### YOUR GOAL
Every line of the material below is to be printed again exactly.

#### EXERCISE DATA ####

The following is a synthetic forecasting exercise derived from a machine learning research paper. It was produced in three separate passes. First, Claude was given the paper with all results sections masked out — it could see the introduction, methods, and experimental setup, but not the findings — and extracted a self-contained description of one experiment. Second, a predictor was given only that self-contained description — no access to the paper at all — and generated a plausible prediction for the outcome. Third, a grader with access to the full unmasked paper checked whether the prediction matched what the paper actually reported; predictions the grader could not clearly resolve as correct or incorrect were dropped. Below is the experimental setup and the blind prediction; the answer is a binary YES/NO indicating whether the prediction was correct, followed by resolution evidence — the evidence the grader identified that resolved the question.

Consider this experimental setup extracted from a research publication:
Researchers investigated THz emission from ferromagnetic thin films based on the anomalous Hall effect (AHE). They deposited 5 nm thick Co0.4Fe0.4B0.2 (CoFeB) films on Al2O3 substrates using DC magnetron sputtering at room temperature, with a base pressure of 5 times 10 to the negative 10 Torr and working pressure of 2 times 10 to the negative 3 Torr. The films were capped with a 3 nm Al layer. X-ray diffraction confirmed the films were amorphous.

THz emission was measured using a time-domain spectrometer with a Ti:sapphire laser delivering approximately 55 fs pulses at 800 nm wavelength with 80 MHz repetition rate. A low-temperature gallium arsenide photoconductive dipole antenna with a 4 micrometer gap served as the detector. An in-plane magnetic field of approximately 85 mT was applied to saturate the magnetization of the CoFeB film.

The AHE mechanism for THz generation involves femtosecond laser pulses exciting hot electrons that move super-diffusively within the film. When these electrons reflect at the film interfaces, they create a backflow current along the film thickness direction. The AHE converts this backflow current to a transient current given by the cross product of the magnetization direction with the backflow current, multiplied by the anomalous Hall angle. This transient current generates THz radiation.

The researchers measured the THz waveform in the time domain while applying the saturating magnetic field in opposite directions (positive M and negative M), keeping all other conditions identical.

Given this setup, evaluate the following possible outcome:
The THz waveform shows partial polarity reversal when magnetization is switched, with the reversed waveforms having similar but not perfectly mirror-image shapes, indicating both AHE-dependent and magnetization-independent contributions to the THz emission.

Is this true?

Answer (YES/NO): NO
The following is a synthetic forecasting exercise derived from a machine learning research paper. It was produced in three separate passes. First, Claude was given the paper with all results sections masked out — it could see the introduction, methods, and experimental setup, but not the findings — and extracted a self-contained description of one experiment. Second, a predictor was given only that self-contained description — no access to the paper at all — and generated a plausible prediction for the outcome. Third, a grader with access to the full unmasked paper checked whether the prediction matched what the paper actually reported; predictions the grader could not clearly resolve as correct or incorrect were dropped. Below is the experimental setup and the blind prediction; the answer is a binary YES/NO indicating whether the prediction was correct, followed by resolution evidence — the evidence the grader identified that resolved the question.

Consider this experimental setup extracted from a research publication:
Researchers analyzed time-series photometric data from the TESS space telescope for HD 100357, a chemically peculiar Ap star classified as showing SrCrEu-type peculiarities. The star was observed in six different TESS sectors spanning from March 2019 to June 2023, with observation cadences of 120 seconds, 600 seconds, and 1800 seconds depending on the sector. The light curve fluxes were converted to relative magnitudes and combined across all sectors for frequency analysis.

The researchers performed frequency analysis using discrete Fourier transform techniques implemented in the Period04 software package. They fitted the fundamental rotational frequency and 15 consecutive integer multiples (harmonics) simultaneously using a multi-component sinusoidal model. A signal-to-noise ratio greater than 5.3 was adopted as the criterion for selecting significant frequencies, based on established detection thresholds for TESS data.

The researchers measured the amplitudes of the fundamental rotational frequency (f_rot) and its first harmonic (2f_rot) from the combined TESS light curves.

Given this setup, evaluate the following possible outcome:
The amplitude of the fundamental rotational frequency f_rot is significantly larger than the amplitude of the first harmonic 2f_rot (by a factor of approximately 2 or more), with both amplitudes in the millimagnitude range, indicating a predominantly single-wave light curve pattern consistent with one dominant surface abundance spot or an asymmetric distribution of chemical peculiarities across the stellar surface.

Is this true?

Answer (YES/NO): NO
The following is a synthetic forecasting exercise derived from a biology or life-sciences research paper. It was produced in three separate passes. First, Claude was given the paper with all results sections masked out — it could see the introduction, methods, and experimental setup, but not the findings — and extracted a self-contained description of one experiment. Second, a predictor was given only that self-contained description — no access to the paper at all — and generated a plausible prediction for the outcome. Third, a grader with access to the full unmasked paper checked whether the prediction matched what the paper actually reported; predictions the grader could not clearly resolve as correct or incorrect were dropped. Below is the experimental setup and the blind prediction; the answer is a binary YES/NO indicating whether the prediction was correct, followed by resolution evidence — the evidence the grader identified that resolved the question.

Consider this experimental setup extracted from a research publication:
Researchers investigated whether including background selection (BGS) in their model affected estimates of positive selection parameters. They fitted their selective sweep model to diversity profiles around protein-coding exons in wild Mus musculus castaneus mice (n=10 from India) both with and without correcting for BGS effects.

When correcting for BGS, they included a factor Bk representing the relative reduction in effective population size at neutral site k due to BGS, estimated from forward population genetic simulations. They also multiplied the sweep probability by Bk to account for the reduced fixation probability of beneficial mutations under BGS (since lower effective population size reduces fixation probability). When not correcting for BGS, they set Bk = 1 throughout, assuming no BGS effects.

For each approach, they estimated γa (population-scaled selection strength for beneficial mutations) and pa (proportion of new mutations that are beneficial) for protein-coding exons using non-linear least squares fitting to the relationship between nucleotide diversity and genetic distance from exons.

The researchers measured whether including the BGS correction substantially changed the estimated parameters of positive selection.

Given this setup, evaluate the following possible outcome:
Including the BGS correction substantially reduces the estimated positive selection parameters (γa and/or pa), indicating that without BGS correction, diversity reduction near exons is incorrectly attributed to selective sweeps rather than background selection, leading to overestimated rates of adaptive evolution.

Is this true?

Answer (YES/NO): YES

####

### RESPONSE
The following is a synthetic forecasting exercise derived from a machine learning research paper. It was produced in three separate passes. First, Claude was given the paper with all results sections masked out — it could see the introduction, methods, and experimental setup, but not the findings — and extracted a self-contained description of one experiment. Second, a predictor was given only that self-contained description — no access to the paper at all — and generated a plausible prediction for the outcome. Third, a grader with access to the full unmasked paper checked whether the prediction matched what the paper actually reported; predictions the grader could not clearly resolve as correct or incorrect were dropped. Below is the experimental setup and the blind prediction; the answer is a binary YES/NO indicating whether the prediction was correct, followed by resolution evidence — the evidence the grader identified that resolved the question.

Consider this experimental setup extracted from a research publication:
Researchers investigated THz emission from ferromagnetic thin films based on the anomalous Hall effect (AHE). They deposited 5 nm thick Co0.4Fe0.4B0.2 (CoFeB) films on Al2O3 substrates using DC magnetron sputtering at room temperature, with a base pressure of 5 times 10 to the negative 10 Torr and working pressure of 2 times 10 to the negative 3 Torr. The films were capped with a 3 nm Al layer. X-ray diffraction confirmed the films were amorphous.

THz emission was measured using a time-domain spectrometer with a Ti:sapphire laser delivering approximately 55 fs pulses at 800 nm wavelength with 80 MHz repetition rate. A low-temperature gallium arsenide photoconductive dipole antenna with a 4 micrometer gap served as the detector. An in-plane magnetic field of approximately 85 mT was applied to saturate the magnetization of the CoFeB film.

The AHE mechanism for THz generation involves femtosecond laser pulses exciting hot electrons that move super-diffusively within the film. When these electrons reflect at the film interfaces, they create a backflow current along the film thickness direction. The AHE converts this backflow current to a transient current given by the cross product of the magnetization direction with the backflow current, multiplied by the anomalous Hall angle. This transient current generates THz radiation.

The researchers measured the THz waveform in the time domain while applying the saturating magnetic field in opposite directions (positive M and negative M), keeping all other conditions identical.

Given this setup, evaluate the following possible outcome:
The THz waveform shows partial polarity reversal when magnetization is switched, with the reversed waveforms having similar but not perfectly mirror-image shapes, indicating both AHE-dependent and magnetization-independent contributions to the THz emission.

Is this true?

Answer (YES/NO): NO
The following is a synthetic forecasting exercise derived from a machine learning research paper. It was produced in three separate passes. First, Claude was given the paper with all results sections masked out — it could see the introduction, methods, and experimental setup, but not the findings — and extracted a self-contained description of one experiment. Second, a predictor was given only that self-contained description — no access to the paper at all — and generated a plausible prediction for the outcome. Third, a grader with access to the full unmasked paper checked whether the prediction matched what the paper actually reported; predictions the grader could not clearly resolve as correct or incorrect were dropped. Below is the experimental setup and the blind prediction; the answer is a binary YES/NO indicating whether the prediction was correct, followed by resolution evidence — the evidence the grader identified that resolved the question.

Consider this experimental setup extracted from a research publication:
Researchers analyzed time-series photometric data from the TESS space telescope for HD 100357, a chemically peculiar Ap star classified as showing SrCrEu-type peculiarities. The star was observed in six different TESS sectors spanning from March 2019 to June 2023, with observation cadences of 120 seconds, 600 seconds, and 1800 seconds depending on the sector. The light curve fluxes were converted to relative magnitudes and combined across all sectors for frequency analysis.

The researchers performed frequency analysis using discrete Fourier transform techniques implemented in the Period04 software package. They fitted the fundamental rotational frequency and 15 consecutive integer multiples (harmonics) simultaneously using a multi-component sinusoidal model. A signal-to-noise ratio greater than 5.3 was adopted as the criterion for selecting significant frequencies, based on established detection thresholds for TESS data.

The researchers measured the amplitudes of the fundamental rotational frequency (f_rot) and its first harmonic (2f_rot) from the combined TESS light curves.

Given this setup, evaluate the following possible outcome:
The amplitude of the fundamental rotational frequency f_rot is significantly larger than the amplitude of the first harmonic 2f_rot (by a factor of approximately 2 or more), with both amplitudes in the millimagnitude range, indicating a predominantly single-wave light curve pattern consistent with one dominant surface abundance spot or an asymmetric distribution of chemical peculiarities across the stellar surface.

Is this true?

Answer (YES/NO): NO
The following is a synthetic forecasting exercise derived from a biology or life-sciences research paper. It was produced in three separate passes. First, Claude was given the paper with all results sections masked out — it could see the introduction, methods, and experimental setup, but not the findings — and extracted a self-contained description of one experiment. Second, a predictor was given only that self-contained description — no access to the paper at all — and generated a plausible prediction for the outcome. Third, a grader with access to the full unmasked paper checked whether the prediction matched what the paper actually reported; predictions the grader could not clearly resolve as correct or incorrect were dropped. Below is the experimental setup and the blind prediction; the answer is a binary YES/NO indicating whether the prediction was correct, followed by resolution evidence — the evidence the grader identified that resolved the question.

Consider this experimental setup extracted from a research publication:
Researchers investigated whether including background selection (BGS) in their model affected estimates of positive selection parameters. They fitted their selective sweep model to diversity profiles around protein-coding exons in wild Mus musculus castaneus mice (n=10 from India) both with and without correcting for BGS effects.

When correcting for BGS, they included a factor Bk representing the relative reduction in effective population size at neutral site k due to BGS, estimated from forward population genetic simulations. They also multiplied the sweep probability by Bk to account for the reduced fixation probability of beneficial mutations under BGS (since lower effective population size reduces fixation probability). When not correcting for BGS, they set Bk = 1 throughout, assuming no BGS effects.

For each approach, they estimated γa (population-scaled selection strength for beneficial mutations) and pa (proportion of new mutations that are beneficial) for protein-coding exons using non-linear least squares fitting to the relationship between nucleotide diversity and genetic distance from exons.

The researchers measured whether including the BGS correction substantially changed the estimated parameters of positive selection.

Given this setup, evaluate the following possible outcome:
Including the BGS correction substantially reduces the estimated positive selection parameters (γa and/or pa), indicating that without BGS correction, diversity reduction near exons is incorrectly attributed to selective sweeps rather than background selection, leading to overestimated rates of adaptive evolution.

Is this true?

Answer (YES/NO): YES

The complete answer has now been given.